## Begin EXERCISE INPUT
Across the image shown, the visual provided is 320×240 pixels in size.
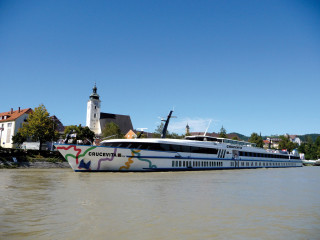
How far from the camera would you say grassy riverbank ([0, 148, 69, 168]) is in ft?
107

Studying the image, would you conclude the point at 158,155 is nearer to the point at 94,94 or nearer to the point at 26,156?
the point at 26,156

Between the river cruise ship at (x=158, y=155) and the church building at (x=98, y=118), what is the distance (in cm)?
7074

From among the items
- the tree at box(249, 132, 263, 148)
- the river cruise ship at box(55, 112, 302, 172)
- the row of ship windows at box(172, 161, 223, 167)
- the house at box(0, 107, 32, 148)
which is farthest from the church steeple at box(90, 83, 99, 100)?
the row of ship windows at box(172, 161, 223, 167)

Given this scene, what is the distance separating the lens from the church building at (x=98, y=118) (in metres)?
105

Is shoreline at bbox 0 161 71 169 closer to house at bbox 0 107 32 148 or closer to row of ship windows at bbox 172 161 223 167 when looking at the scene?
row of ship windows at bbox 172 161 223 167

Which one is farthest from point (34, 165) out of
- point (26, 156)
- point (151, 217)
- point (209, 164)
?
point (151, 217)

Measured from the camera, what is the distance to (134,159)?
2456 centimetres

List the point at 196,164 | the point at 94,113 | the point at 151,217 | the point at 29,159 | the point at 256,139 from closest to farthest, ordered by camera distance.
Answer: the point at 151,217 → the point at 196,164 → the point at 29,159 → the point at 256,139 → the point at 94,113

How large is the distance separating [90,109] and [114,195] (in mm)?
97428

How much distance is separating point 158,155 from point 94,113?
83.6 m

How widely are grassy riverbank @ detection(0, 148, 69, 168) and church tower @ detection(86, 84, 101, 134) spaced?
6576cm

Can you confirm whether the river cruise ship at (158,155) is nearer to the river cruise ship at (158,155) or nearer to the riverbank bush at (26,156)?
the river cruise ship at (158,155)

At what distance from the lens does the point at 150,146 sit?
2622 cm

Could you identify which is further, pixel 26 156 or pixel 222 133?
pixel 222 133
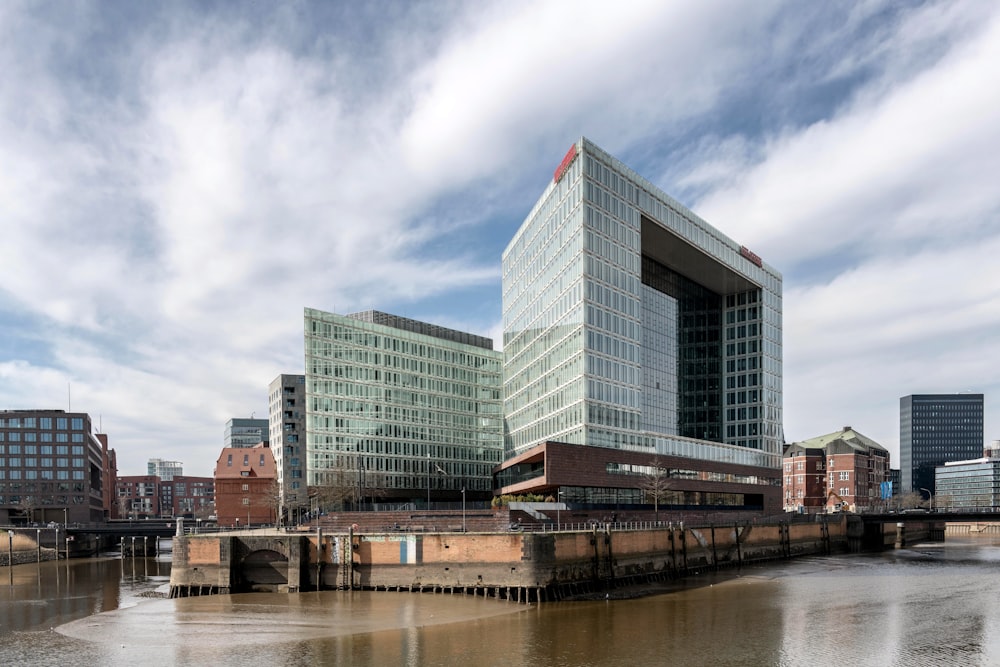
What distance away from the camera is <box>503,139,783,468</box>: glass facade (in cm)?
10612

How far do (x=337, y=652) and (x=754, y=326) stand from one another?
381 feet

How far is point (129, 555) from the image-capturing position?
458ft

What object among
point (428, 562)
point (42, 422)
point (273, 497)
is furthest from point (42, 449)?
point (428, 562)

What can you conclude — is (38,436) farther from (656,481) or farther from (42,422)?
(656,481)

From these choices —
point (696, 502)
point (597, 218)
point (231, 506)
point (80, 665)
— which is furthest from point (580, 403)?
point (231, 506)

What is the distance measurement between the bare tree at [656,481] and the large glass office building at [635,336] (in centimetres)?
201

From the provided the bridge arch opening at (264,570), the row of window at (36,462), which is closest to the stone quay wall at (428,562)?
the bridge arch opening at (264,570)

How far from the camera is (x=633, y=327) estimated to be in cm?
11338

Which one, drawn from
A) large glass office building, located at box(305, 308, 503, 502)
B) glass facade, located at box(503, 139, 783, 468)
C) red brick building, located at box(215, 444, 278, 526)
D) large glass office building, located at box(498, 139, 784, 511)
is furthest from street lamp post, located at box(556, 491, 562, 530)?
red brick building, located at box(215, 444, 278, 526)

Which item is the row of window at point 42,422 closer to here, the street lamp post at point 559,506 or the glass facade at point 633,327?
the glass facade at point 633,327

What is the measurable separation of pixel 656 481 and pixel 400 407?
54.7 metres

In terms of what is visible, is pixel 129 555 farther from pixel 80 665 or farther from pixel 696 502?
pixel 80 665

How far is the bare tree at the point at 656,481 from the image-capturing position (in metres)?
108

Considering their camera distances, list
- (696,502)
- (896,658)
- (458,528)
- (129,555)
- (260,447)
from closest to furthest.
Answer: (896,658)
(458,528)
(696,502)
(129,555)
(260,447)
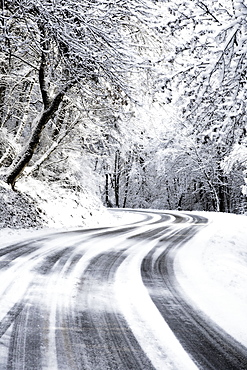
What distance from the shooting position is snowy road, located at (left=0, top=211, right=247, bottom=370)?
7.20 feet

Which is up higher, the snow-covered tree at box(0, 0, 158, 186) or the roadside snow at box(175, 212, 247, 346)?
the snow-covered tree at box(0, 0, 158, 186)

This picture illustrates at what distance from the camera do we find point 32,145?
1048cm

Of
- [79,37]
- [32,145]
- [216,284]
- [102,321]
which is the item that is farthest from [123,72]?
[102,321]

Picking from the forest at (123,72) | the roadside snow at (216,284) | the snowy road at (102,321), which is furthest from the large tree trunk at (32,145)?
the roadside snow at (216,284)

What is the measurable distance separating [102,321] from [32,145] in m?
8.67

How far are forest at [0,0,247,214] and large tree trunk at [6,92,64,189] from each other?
## End EXERCISE INPUT
## Begin EXERCISE INPUT
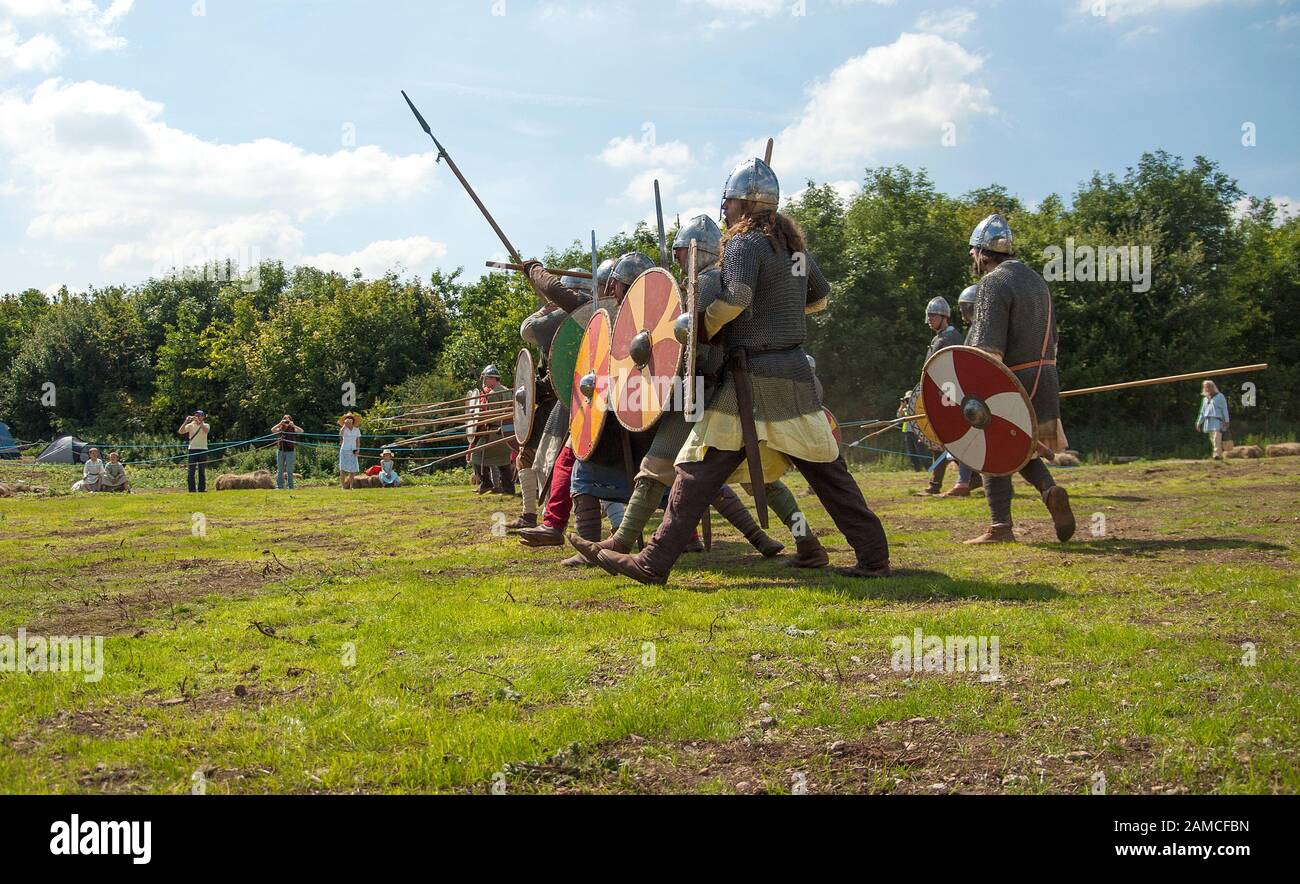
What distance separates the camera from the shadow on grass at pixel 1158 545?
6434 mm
## End EXERCISE INPUT
> _WORK REQUIRED_:
Copy out the lines of the listing above word for word, starting at the line containing "Which one is" and ending at the line containing "2456 centimetres".

> _RESULT FOR THIS TASK_:
Which one is farthest from point (34, 165) out of
- point (26, 156)
- point (151, 217)
- point (209, 164)
?
point (151, 217)

Measured from the camera, what is the distance to (134,159)?
2456 centimetres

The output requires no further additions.